**TEXT SECTION**:
Through many years now we've updated all Win10 machines in our company in a timely manner and didn't have a single showstopper I know of.

 

Sounds as if your illustrious company, Crypto-certified partner of M$ (folks get blasé these days about Gold), maintains a harem of Windows boxes that make themselves available to day-and-night, ad lib intercourse with the cyber b^lly from Redmond, and sing to you each morning, fulfilled and satisfied.

 

Well we are happy for you!  May it continue to gratify and whatever "floats your boat" ...

 

On the other hand, is it so outlandish that a shy peasant somewhere, someday, may decide to lock the shack for a few months and politely decline the lord's entry?  What do they have to do?  Call in the National Guard?  

 

 

Originally posted by: Mav 

Yes, my old machine wouldn't get the 2020.4 update because of an incompatibility with the rather antique graphics card, but if you're using a 7 years old workstation for development it's your own fault IMHO.

 

Meanwhile, I got a new machine and all the updates went smoothly and without any hiccups.

 

Go on taking personal responsibility for ... using a "7-year old workstation for development".  The debate here is not whether you believe "your skirt was too short".

**DATA SUPPLIED**:
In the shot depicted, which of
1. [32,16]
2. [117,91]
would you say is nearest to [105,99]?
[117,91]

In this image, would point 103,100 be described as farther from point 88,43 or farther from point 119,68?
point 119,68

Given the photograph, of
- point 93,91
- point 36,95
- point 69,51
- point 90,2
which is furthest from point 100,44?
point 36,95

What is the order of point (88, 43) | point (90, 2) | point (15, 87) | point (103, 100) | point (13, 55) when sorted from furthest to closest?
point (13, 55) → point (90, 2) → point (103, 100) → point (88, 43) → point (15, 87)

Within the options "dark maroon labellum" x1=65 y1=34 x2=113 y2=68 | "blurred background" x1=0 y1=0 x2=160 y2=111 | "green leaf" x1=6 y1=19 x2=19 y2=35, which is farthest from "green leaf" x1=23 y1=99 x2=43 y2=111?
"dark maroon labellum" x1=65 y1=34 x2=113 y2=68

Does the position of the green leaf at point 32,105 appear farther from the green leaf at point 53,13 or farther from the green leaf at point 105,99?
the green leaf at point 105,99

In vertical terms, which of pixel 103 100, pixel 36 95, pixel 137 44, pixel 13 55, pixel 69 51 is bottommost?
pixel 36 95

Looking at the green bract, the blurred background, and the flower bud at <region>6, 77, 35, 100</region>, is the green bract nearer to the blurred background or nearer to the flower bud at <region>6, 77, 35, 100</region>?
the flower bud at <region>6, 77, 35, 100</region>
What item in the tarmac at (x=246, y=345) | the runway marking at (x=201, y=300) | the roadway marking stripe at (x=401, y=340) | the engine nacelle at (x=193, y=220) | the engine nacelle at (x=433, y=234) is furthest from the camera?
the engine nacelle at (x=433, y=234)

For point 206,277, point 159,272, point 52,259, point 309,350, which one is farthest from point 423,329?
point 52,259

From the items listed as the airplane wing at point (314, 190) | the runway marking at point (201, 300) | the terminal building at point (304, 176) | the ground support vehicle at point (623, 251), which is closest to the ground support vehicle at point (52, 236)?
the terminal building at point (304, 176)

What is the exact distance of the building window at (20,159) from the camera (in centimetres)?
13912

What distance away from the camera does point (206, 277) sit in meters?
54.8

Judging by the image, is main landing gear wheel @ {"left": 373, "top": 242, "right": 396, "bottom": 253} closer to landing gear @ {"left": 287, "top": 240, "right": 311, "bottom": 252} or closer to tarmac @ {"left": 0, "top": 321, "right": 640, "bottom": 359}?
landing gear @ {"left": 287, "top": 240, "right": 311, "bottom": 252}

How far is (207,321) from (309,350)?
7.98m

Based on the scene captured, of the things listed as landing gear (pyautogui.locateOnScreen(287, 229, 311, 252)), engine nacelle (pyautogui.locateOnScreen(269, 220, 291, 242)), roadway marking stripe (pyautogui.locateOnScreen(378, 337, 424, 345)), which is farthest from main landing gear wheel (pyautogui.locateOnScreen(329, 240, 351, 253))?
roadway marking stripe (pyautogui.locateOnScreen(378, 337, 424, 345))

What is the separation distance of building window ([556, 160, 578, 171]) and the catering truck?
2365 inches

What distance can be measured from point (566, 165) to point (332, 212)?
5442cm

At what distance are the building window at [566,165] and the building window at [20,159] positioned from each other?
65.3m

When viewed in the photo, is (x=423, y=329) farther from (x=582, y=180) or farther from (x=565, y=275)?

**COMPLETE THE FOLLOWING**:
1) Answer these about the forum post on Windows updates, one line each:
(a) Which machines does the company in the first paragraph update?
(b) Which update could Mav's old machine not get, and why?
(c) How did the updates go on Mav's new machine?
2) From the Windows update post, list every phrase that appears inside double quotation marks.
3) Extend the forum post about Windows updates with a few more sentences after its final one, in the same voice.

**EXERCISE RESULTS**:
1)
(a) All Win10 machines in the company.
(b) The 2020.4 update, because of an incompatibility with the rather antique graphics card.
(c) They went smoothly and without any hiccups.

2)
- "floats your boat"
- "7-year old workstation for development"
- "your skirt was too short"

3)
In your own case, did Redmond force an upgrade on your vulnerable workstation and brick it?  If it did and you want to convince the world that it was your fault for "seducing Redmond with 7-year-old hardware", then what can I say?  I hope you got some diamonds, "diamond-partner"!

 

Is it no longer permissible to even keep one's PC at a cyber-equivalent of "arm's length" from Redmond's unnatural instincts?  

 

Finally, your videocard may have been only 7 years too old, my fax modem is still on 2006 driver and based on 1964 Xerox core technology, which itself traces lineage back to Alexander Bain of 1843 fame.  Does that give Redmond license to f*** it up with a feature upgrade I did NOT ask for? 

 

Sure, Softie is entirely within its corporate pregorative to make a world-wide announcement that it no longer wishes to support a technology pre-dating the Civil War on its 21st Century, forward-looking Windows platform.  Then those who still choose to coddle Bain's dinosaur can elect to deal, or not deal - accordingly.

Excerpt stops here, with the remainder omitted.